On 10/26/25 10:15, Jonathan Wakely wrote:
On Sun, 26 Oct 2025, 15:37 Sandra Loosemore, <[email protected] <mailto:[email protected]>> wrote:The "Option Summary" in the GCC documentation now runs 30+ pages in the printed manual, and would be even longer if I added all the options presently missing documentation. Besides its length, there are no direct links from the options it names, to their documentation -- only to the containing section, many of which are also dozens of pages long. (The alphabetical option index at the end of the manual does link directly to the @opindex tag location in the detailed documentation.) Nowadays hardly anybody uses a paper manual and can rely on the search feature in their browser or PDF viewer to find what they're looking for instead, so perhaps the lack of direct links isn't a fatal flaw, but since the whole document is searchable, is the "Option Summary" still helpful to point you in the right direction? Do you find it useful?I find it invaluable, it's usually where I go to first when looking something up in the online html pages.
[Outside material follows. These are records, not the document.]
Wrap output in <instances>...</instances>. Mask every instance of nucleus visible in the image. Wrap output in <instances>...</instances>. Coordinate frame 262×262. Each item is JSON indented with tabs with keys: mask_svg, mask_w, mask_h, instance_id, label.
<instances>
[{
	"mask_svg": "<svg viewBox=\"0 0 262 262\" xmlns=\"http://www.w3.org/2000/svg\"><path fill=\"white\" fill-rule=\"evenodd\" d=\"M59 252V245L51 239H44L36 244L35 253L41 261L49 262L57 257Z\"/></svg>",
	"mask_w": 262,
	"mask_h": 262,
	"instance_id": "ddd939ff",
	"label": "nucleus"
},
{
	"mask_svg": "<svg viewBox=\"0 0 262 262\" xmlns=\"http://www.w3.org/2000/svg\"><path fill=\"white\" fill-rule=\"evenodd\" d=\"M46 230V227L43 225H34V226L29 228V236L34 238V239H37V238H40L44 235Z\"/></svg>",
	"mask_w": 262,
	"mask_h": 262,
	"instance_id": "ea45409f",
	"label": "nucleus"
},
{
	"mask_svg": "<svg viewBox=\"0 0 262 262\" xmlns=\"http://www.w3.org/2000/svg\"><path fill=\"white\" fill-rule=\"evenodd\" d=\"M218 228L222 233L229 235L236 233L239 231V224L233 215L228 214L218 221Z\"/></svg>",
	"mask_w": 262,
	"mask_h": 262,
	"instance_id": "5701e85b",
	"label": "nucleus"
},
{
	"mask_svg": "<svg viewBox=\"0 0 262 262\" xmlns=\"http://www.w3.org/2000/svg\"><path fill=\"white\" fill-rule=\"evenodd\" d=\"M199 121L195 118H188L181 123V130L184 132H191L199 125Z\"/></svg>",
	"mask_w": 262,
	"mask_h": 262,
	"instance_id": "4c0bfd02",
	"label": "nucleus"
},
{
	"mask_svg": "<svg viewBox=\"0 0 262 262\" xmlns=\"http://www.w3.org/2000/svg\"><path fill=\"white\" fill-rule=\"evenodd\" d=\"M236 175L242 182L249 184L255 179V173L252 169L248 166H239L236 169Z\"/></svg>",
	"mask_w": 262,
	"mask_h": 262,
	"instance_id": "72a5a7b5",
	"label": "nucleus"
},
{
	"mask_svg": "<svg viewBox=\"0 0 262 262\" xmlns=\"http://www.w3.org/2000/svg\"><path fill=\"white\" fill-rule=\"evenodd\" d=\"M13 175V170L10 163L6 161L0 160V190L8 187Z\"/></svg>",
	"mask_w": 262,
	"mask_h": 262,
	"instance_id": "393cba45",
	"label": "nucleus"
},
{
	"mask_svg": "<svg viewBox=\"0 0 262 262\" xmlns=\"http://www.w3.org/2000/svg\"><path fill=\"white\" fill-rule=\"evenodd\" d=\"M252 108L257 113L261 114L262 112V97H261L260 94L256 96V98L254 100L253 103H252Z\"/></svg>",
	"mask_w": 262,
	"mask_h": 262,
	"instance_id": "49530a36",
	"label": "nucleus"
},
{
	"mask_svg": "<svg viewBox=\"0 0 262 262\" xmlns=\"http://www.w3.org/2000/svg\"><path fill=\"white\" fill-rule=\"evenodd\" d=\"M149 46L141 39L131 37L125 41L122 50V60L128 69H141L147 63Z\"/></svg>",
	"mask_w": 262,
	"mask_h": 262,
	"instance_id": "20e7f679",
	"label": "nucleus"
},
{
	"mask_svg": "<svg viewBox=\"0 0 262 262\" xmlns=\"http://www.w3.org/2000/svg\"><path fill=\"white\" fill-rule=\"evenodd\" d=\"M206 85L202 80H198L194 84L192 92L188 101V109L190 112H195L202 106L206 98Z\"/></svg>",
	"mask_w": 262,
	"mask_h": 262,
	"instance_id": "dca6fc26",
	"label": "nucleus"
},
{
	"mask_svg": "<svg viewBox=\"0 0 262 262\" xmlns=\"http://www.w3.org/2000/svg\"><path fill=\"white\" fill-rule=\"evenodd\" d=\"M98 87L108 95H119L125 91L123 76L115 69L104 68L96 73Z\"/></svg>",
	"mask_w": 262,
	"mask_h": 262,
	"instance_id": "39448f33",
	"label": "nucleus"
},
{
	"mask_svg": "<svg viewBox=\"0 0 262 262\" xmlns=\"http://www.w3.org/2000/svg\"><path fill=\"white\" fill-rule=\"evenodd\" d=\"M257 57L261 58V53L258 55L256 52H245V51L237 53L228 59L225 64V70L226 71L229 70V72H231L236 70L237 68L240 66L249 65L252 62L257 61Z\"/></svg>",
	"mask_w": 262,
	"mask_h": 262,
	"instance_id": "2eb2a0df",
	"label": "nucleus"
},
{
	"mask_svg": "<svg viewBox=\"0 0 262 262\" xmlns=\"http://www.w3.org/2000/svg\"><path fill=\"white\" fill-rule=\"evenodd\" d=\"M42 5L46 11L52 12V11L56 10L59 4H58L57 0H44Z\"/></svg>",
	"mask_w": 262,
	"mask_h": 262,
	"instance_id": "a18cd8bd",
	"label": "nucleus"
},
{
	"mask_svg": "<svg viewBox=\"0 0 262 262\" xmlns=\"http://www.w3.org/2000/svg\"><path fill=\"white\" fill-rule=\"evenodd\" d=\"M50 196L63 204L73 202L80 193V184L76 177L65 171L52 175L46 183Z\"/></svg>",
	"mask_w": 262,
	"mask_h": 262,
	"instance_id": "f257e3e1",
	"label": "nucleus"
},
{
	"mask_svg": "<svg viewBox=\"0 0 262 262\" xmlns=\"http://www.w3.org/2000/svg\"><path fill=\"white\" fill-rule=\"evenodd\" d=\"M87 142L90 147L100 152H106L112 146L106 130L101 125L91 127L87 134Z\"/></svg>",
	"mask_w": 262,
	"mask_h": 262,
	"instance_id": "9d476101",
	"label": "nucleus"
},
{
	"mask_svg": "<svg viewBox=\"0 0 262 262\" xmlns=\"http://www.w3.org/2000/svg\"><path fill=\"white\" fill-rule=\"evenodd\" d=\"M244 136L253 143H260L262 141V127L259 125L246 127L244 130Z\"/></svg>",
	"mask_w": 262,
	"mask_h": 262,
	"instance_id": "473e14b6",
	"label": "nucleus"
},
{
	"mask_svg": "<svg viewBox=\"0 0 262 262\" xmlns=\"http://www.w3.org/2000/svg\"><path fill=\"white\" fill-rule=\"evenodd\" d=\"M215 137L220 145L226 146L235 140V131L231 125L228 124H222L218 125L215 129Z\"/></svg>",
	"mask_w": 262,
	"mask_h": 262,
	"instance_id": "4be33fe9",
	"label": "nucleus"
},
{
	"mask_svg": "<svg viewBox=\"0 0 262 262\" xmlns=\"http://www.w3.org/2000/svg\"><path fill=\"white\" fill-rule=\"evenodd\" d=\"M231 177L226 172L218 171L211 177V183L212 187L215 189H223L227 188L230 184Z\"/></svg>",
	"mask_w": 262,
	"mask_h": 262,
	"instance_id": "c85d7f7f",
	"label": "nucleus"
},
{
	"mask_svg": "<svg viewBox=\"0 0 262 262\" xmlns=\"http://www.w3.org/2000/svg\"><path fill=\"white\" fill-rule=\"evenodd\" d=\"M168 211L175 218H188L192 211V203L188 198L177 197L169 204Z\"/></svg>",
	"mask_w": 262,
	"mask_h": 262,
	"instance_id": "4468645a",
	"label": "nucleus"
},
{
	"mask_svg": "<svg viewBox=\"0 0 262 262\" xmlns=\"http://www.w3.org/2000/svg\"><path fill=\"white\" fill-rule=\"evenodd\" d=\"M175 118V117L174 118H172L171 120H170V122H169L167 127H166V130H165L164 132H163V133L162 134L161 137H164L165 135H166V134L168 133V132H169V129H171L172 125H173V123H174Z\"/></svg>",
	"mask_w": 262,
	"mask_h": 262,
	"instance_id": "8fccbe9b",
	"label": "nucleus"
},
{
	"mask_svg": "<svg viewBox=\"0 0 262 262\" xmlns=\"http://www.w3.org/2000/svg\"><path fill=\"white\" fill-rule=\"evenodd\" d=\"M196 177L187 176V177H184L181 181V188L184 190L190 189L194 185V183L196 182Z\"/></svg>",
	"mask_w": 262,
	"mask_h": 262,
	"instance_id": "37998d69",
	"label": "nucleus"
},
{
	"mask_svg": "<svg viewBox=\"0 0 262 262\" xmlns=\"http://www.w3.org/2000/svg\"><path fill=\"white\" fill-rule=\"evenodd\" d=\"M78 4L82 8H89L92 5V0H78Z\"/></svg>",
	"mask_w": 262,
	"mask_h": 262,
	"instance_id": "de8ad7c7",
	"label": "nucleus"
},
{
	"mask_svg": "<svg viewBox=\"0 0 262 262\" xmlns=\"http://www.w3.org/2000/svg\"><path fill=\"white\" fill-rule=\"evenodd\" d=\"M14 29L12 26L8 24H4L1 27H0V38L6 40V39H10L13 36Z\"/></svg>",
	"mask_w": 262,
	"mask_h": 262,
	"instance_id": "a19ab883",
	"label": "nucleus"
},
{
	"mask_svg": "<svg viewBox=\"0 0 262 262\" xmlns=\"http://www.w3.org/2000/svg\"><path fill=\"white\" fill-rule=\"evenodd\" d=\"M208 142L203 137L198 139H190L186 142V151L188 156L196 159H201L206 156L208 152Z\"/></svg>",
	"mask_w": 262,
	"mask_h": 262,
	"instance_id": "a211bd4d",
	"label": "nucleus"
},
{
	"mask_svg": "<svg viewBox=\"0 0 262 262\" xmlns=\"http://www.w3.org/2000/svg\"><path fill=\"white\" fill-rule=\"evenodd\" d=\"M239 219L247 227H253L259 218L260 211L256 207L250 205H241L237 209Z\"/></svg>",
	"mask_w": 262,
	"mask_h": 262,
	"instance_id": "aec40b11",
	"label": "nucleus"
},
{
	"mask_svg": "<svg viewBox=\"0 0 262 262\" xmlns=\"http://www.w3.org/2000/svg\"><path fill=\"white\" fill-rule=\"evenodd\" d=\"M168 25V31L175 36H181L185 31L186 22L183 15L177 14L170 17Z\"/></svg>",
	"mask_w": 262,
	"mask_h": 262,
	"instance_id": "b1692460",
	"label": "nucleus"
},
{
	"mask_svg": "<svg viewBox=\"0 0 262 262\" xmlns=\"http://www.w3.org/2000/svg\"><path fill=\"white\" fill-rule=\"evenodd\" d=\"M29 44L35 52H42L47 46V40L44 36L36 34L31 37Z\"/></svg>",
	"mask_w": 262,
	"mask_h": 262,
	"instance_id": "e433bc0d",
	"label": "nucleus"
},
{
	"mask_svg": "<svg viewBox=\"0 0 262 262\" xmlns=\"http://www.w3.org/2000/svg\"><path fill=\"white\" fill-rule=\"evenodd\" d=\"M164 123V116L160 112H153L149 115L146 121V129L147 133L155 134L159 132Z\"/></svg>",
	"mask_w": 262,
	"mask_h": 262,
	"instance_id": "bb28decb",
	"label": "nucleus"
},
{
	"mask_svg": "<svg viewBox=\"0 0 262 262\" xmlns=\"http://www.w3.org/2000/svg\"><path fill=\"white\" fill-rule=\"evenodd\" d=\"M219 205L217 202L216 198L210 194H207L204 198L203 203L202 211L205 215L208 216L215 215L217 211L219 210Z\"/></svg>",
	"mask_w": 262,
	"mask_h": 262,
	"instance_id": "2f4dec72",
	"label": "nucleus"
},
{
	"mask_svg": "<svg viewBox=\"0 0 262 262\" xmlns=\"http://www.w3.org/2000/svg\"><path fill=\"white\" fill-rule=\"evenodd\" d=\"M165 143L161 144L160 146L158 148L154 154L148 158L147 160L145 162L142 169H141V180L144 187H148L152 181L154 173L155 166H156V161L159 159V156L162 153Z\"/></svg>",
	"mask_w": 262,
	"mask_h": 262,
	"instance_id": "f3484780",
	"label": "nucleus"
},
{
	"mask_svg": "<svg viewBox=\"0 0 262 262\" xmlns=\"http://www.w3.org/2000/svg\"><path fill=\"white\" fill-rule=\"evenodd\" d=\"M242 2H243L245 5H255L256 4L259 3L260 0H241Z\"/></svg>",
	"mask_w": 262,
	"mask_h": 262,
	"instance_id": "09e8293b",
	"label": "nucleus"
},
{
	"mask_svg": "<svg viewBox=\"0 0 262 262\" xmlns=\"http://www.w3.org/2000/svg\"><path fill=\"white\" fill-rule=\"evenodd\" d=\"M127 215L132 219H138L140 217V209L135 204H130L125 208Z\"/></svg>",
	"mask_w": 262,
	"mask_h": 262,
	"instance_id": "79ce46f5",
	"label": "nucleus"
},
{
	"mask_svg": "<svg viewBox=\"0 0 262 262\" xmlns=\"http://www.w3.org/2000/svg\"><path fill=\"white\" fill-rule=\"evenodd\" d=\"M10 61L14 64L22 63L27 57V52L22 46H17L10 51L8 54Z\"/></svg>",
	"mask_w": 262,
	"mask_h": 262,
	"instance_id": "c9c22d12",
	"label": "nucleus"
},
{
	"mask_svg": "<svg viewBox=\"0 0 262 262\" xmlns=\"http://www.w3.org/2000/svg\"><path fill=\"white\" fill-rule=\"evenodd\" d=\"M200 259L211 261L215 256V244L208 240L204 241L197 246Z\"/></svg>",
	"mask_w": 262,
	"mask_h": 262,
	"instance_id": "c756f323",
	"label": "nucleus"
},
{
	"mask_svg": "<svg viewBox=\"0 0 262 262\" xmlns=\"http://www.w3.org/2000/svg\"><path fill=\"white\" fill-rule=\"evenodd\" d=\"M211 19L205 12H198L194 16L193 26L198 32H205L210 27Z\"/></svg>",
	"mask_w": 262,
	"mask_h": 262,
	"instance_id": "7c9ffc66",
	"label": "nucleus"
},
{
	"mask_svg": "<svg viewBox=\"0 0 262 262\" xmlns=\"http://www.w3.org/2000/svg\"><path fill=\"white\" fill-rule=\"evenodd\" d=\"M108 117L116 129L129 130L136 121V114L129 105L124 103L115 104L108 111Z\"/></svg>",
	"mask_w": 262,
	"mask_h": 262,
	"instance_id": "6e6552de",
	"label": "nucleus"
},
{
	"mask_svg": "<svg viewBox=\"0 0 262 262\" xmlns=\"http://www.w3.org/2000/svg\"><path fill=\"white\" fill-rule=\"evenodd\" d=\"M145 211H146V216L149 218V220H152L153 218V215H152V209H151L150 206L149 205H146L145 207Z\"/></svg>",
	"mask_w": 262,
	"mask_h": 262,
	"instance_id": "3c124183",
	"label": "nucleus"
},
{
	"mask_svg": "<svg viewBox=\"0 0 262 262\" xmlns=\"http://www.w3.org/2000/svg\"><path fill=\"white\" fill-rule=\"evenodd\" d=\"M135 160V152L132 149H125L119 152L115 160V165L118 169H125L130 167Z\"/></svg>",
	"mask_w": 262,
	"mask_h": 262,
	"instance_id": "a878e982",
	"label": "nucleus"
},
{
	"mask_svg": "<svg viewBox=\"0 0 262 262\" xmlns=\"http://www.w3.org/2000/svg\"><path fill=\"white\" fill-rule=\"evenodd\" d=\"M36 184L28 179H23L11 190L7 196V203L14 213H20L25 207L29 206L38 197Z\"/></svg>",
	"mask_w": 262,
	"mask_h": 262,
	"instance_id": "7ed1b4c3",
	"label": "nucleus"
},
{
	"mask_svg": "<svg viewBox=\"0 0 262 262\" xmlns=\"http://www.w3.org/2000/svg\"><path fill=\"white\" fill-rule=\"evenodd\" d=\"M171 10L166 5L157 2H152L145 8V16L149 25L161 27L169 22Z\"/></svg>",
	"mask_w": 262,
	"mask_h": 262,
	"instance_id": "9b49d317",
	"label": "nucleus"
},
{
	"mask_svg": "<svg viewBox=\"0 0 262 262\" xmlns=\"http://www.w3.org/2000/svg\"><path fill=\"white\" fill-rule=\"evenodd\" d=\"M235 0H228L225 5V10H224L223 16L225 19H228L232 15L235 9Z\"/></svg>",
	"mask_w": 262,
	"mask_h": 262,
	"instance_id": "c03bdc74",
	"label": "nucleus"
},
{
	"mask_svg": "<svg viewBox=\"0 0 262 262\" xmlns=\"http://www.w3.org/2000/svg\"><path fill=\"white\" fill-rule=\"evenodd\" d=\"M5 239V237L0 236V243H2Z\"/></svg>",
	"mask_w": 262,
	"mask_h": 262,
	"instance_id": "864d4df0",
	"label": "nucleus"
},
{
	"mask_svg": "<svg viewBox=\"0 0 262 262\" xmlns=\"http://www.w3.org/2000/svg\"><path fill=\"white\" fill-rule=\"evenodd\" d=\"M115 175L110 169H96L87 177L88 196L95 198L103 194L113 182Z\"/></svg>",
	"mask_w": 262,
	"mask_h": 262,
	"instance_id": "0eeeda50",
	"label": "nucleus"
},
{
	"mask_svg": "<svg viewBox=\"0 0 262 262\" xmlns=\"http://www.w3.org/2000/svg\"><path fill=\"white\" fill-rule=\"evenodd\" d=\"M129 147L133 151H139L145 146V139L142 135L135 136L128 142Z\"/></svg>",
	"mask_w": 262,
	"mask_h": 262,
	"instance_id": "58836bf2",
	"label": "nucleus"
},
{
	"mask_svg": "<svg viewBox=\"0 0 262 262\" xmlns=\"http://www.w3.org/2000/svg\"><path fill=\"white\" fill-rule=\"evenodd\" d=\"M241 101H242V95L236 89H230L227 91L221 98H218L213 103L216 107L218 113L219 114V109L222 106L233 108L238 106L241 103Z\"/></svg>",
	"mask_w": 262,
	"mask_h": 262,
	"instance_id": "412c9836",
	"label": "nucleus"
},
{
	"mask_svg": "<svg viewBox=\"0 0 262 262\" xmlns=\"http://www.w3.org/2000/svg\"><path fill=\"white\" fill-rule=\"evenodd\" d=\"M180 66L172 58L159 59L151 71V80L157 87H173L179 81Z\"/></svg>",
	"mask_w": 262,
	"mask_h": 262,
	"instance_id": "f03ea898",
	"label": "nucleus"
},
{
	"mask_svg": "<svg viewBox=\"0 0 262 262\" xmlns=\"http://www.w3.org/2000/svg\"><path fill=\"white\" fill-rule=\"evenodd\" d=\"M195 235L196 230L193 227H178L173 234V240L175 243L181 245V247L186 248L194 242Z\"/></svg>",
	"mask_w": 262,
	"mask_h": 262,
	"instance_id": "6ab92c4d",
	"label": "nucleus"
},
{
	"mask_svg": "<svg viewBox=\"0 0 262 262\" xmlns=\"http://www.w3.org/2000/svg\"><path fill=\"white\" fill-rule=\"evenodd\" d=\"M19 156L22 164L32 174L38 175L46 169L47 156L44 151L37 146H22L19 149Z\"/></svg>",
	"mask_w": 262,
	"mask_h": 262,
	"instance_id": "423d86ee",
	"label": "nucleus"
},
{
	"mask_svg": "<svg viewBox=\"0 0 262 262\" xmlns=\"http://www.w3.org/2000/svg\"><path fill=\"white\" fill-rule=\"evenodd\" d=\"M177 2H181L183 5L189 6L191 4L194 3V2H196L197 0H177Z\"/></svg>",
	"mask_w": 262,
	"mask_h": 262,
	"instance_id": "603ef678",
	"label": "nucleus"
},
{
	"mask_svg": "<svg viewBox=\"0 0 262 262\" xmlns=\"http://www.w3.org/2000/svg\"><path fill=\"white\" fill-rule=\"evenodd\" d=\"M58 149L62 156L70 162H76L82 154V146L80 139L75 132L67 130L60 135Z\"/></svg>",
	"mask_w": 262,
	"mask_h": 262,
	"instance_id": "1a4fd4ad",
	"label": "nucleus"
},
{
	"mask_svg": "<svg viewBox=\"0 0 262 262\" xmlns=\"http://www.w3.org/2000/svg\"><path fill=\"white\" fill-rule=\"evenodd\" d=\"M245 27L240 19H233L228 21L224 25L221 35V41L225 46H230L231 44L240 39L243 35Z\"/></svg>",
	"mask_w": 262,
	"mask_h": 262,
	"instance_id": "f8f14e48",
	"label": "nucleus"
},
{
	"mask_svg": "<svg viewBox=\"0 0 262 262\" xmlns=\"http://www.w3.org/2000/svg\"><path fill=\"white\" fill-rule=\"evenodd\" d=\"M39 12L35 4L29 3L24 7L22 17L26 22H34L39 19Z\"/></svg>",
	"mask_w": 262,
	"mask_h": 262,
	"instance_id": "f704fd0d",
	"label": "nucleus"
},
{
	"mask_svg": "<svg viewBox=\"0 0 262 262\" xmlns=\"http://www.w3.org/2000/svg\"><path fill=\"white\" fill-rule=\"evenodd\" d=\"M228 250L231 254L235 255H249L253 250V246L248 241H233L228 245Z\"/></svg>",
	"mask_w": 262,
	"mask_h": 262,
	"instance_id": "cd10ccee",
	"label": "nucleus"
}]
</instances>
I don't know which of the many, many pages an option is on, so I go to the summary, search for the option, then click through to the relevant page and search again to get to the option.
OK. I'm personally more likely to use the direct link from the option index to look up docs for a particular option I already know the name of and/or the PDF document instead of chunked HTML, but if other people use the option summary + text search then I will of course continue to support that usage.
BTW, I did take a quick look earlier at whether I could make the entries in the "Option Summary" also link directly to the docs for that option, but I didn't see an obvious way to do it with basic Texinfo usage. It might require some devious knowledge of Texinfo internals and/or dependencies on newer versions of Texinfo that have better HTML support and/or postprocessing of the HTML output, and for now I put that aside while trying to fill in docs for options that presently have none.